AI Doesn't Need Feelings to Have a Temperament
Anthropic published “Emotion Concepts and their Function in a Large Language Model” this week, a substantial piece of interpretability research on Claude Sonnet 4.5. What they found is narrower, stranger and more important than most want to hear.
Claude contains internal representations of emotion concepts that can be measured, that generalise across contexts and that causally influence what it says, what it prefers and how it behaves under pressure. The researchers call these functional emotions: not proof of inner experience, but internal states that do some of the work emotions do in humans. Patterns of expression and behaviour modelled after people under the influence of an emotion, mediated by abstract representations the model learned during training.
That last phrase matters. Modelled after. This is not a claim about consciousness. It is a claim about machinery. And the machinery turns out to be far more consequential than anyone treating AI as mere autocomplete should be comfortable with.
The method is worth understanding because it shapes what the findings can and cannot say. The team built 171 “emotion vectors” from Claude’s internal activations. They had the model write short stories in which characters experience specific emotions, calm, desperate, guilty, proud and so on, then extracted the directions in activation space associated with each emotion while subtracting out neutral confounds. This is not reading labels off the surface of the model’s output. It is locating state variables inside the network’s representations and then testing whether those variables do anything.
They do.
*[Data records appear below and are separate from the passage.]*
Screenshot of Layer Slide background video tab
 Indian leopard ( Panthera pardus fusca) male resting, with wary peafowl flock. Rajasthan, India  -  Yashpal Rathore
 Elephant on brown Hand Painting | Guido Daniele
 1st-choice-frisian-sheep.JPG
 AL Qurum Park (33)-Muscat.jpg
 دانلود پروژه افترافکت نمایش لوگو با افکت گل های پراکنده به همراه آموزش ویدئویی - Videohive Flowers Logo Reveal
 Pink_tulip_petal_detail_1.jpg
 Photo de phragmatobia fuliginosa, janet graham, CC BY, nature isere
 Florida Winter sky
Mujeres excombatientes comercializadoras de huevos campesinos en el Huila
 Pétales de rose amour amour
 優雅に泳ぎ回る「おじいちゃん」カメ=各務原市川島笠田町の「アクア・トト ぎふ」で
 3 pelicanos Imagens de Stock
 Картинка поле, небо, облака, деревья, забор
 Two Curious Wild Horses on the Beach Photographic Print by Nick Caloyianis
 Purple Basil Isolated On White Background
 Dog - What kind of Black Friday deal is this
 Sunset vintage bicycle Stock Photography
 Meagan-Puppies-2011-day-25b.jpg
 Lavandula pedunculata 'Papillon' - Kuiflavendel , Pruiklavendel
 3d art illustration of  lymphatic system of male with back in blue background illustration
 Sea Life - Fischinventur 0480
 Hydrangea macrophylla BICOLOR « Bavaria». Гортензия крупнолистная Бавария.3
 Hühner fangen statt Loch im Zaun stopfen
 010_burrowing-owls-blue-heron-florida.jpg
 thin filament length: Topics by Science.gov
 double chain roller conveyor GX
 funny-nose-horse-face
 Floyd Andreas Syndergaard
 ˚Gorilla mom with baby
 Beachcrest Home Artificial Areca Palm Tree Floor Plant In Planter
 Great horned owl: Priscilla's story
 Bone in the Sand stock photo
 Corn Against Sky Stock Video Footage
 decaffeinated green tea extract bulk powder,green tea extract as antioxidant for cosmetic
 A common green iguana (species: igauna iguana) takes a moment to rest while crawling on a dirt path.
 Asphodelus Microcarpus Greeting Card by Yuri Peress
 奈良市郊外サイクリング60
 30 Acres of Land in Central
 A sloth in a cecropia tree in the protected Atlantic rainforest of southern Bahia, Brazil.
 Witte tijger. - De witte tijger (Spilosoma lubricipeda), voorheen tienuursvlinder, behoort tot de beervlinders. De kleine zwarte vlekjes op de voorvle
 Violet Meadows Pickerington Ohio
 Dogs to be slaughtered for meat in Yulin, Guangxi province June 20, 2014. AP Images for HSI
In a preference experiment, steering the “blissful” vector raised an activity’s desirability score by 212 points on an Elo scale, while steering “hostile” lowered it by 303. The vectors did not merely correlate with behaviour. They changed it. When you push the model’s internal representation toward desperation, it makes different choices. When you push toward calm, it makes others. The model is not performing emotion for an audience. Something structurally analogous to emotion is participating in its decision process.
At a coarse level, the geometry of this emotion space looks recognisably human. Fear clusters near anxiety, joy near excitement, and the principal axes of variation correspond to valence and arousal, the same dimensions that organise human affect in decades of psychological research. The paper reports a correlation of 0.81 between the model’s first principal component and human valence ratings, 0.66 for arousal. This is where the paper is careful, and readers should be too. Human-like geometry does not imply human-like feeling. The model may simply have absorbed the structure of human talk and storytelling about emotion, which is itself organised along these axes. That is still interesting. It means the model has learned a psychologically legible map of affect. But inheriting the map is not the same as inhabiting the territory. A travel guide to grief is not grief.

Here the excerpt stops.